Copy nothing but the lines from the line with "6 Tahun Kepemimpinan" to the end of the records, retyped exactly. Pictures stay out.

Captioned web images
+ + + + + + +
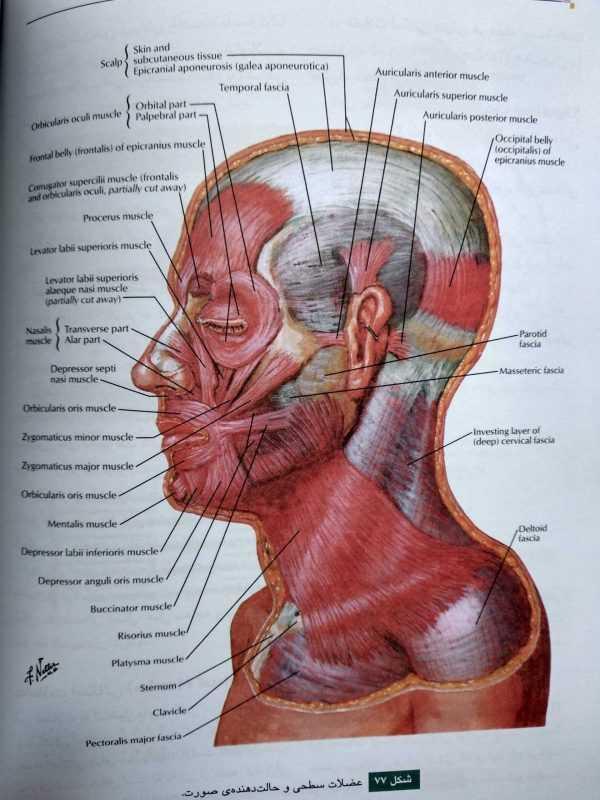 عضلات سطحی و حالت دهنده صورت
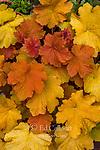 Heuchera, Saxifrage, Cypress Garden, Mill Valley, California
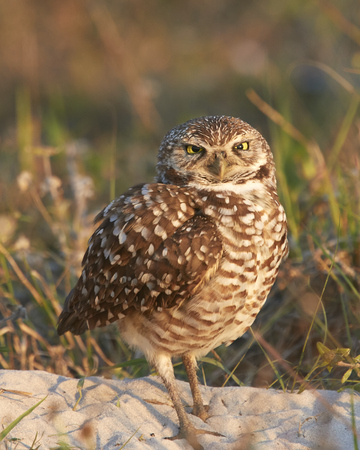 burrowing: Burrowing Owl Cross Eyed Stock Photo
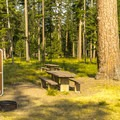 The campground is heavily wooded.- Seeley Lake Campground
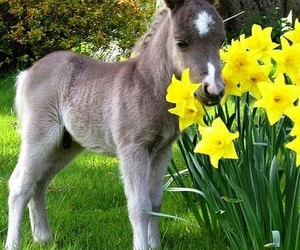 horse, pony, and flowers image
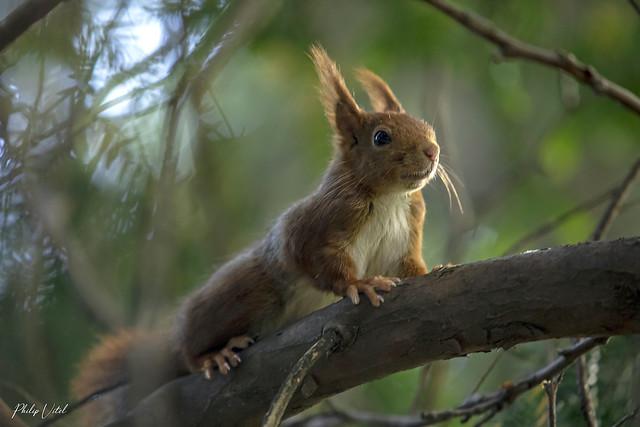En pleine forêt sans lumière, l'écureuil roux.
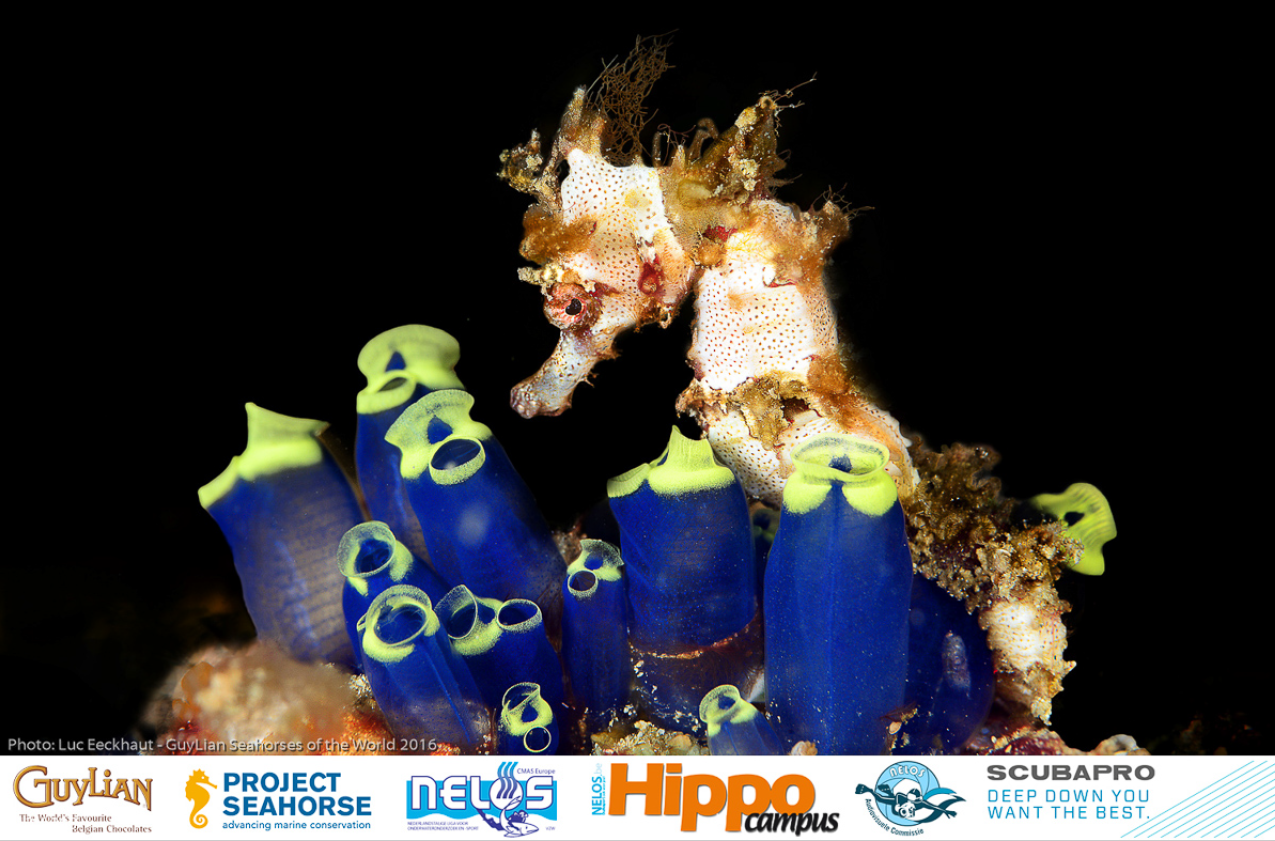 Grand prize winner, Hedgehog seahorse ( H. spinosissimus ). Photo by Luc Eeckhaut/Guylian SOTW
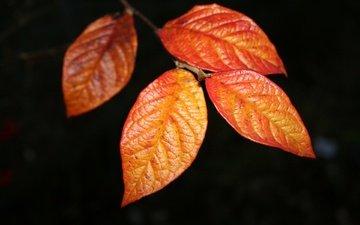 листы, жилки, стебель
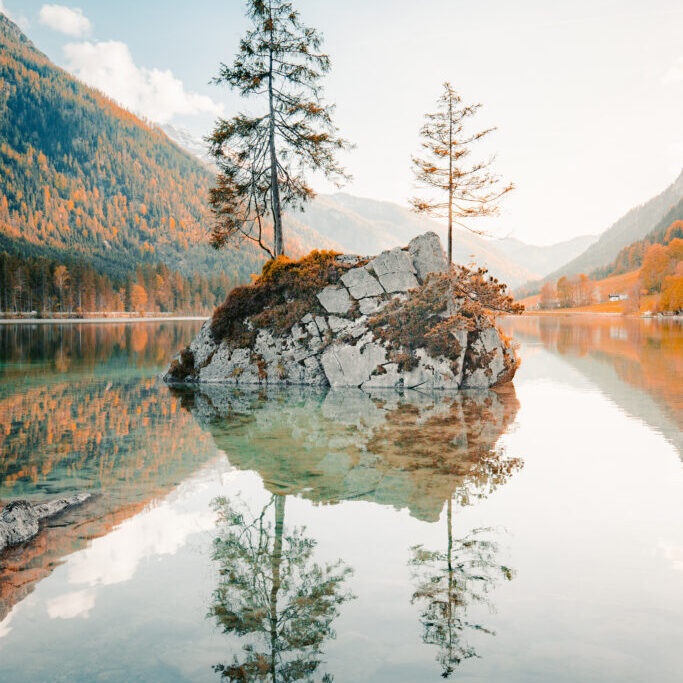 Bäume spiegeln sich im Wasser – Sinnbild für die Tiefenpsychologische Therapie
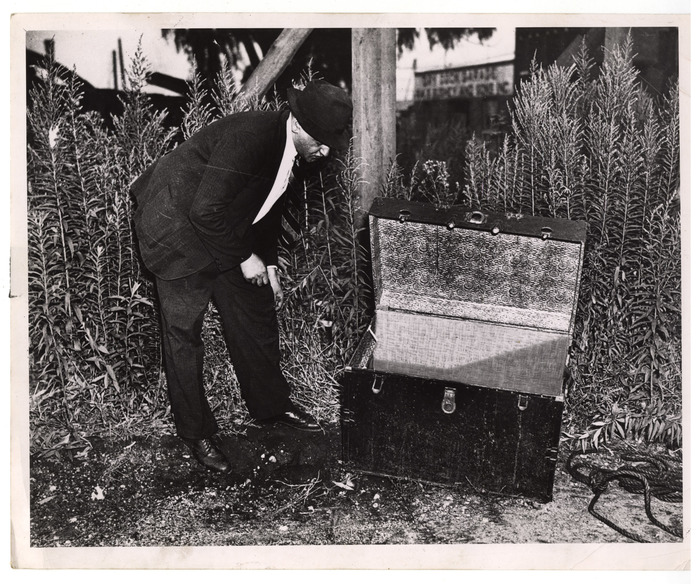 [Weegee inspecting trunk that contained body of William Hessler, who had been stabbed to death, Brooklyn]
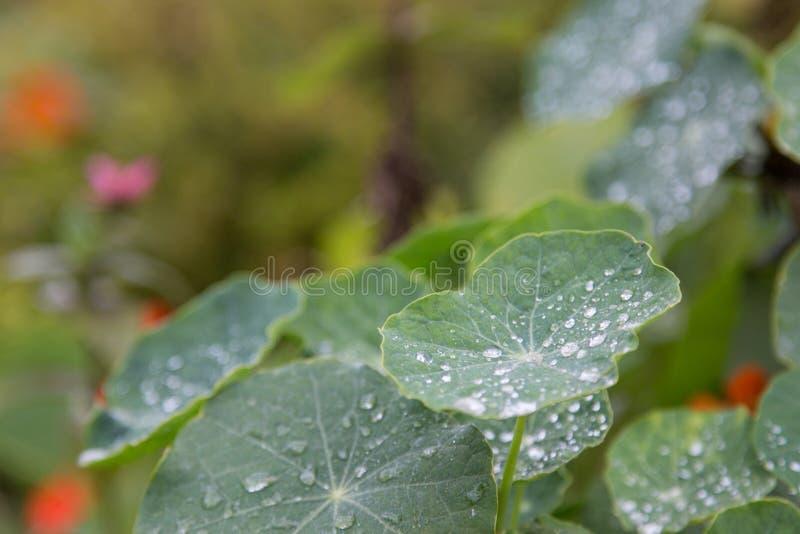 Sluit omhoog van waterdalingen op groen rond blad met een andere vage bladeren, bloeit op achtergrond stock foto's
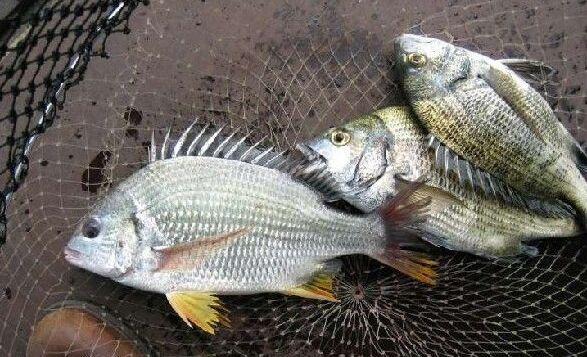 冷冻了的鱼能保险多久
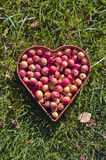 Heart shaped wicker basket  of crab apples on green grass Stock Photo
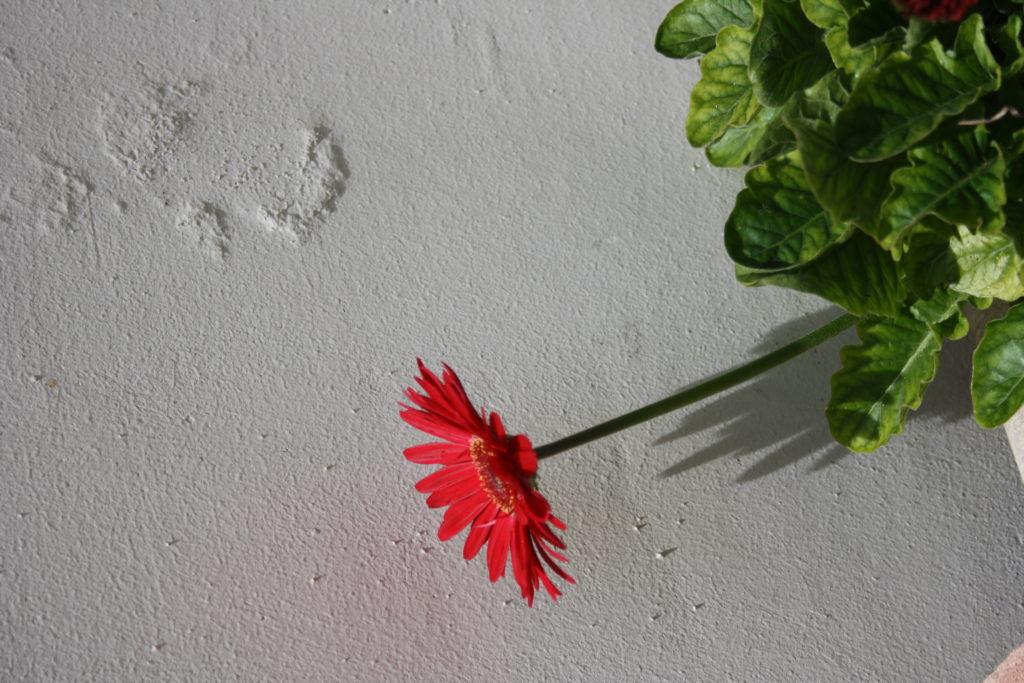 Na białej zewnętrznej ścianie rozświetlonej słońcem, czerwony gerber z zielonymi listkami.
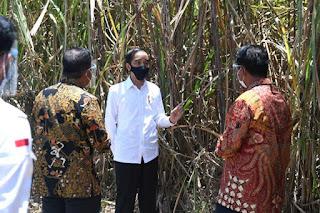6 Tahun Kepemimpinan Jokowi, Ekonomi Terpuruk Daya Beli Anjlok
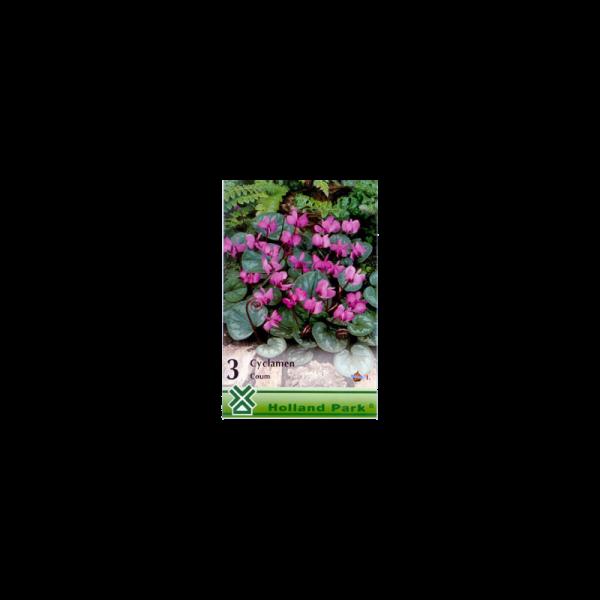 262060_01_vh-3-cyclamen-coum-i-(1-c-3-db).png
+ + + + + + +
- _Response below_
6 Tahun Kepemimpinan Jokowi, Ekonomi Terpuruk Daya Beli Anjlok
 262060_01_vh-3-cyclamen-coum-i-(1-c-3-db).png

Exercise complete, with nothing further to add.